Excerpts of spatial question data
Begin
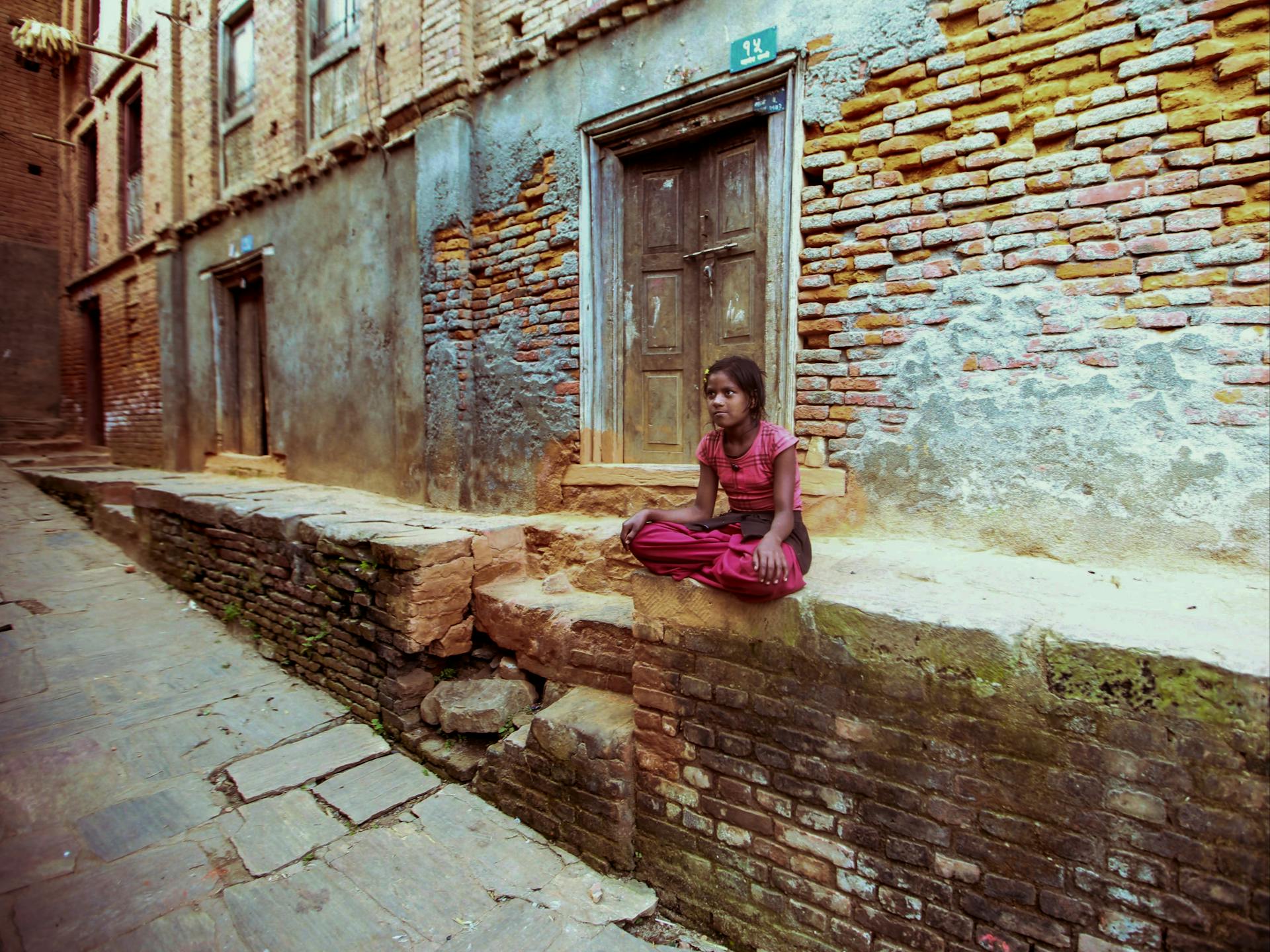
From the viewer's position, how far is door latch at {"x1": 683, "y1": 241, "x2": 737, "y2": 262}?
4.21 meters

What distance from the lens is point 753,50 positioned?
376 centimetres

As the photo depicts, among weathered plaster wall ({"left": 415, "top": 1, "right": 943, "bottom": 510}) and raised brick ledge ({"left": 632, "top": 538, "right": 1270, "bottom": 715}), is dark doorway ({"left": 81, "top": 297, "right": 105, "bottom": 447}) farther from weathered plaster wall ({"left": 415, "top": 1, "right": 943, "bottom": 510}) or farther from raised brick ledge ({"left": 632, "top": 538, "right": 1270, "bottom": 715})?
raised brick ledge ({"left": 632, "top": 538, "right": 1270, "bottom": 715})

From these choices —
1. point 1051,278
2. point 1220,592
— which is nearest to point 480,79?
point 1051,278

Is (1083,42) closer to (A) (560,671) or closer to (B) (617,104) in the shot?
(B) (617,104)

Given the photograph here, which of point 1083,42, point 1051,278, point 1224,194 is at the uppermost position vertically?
End
Copy every one of the entries above verbatim, leaving out the pictures.

From the viewer's position, how far is door latch at {"x1": 683, "y1": 241, "x2": 737, "y2": 262}?
4.21 meters

What distance from the lens is point 753,50 positioned?
376 centimetres

As the photo depicts, among weathered plaster wall ({"left": 415, "top": 1, "right": 943, "bottom": 510}) and raised brick ledge ({"left": 632, "top": 538, "right": 1270, "bottom": 715}), is dark doorway ({"left": 81, "top": 297, "right": 105, "bottom": 447}) farther from weathered plaster wall ({"left": 415, "top": 1, "right": 943, "bottom": 510}) or farther from raised brick ledge ({"left": 632, "top": 538, "right": 1270, "bottom": 715})?
raised brick ledge ({"left": 632, "top": 538, "right": 1270, "bottom": 715})

From these choices —
1. point 1051,278
2. point 1220,592
— which is nearest to point 480,79?
point 1051,278

Is (1083,42) closer to (A) (560,671) or closer to (B) (617,104) in the shot?
(B) (617,104)

Given the photograph here, which of point 1083,42, point 1051,278, point 1224,194 is at the uppermost position vertically?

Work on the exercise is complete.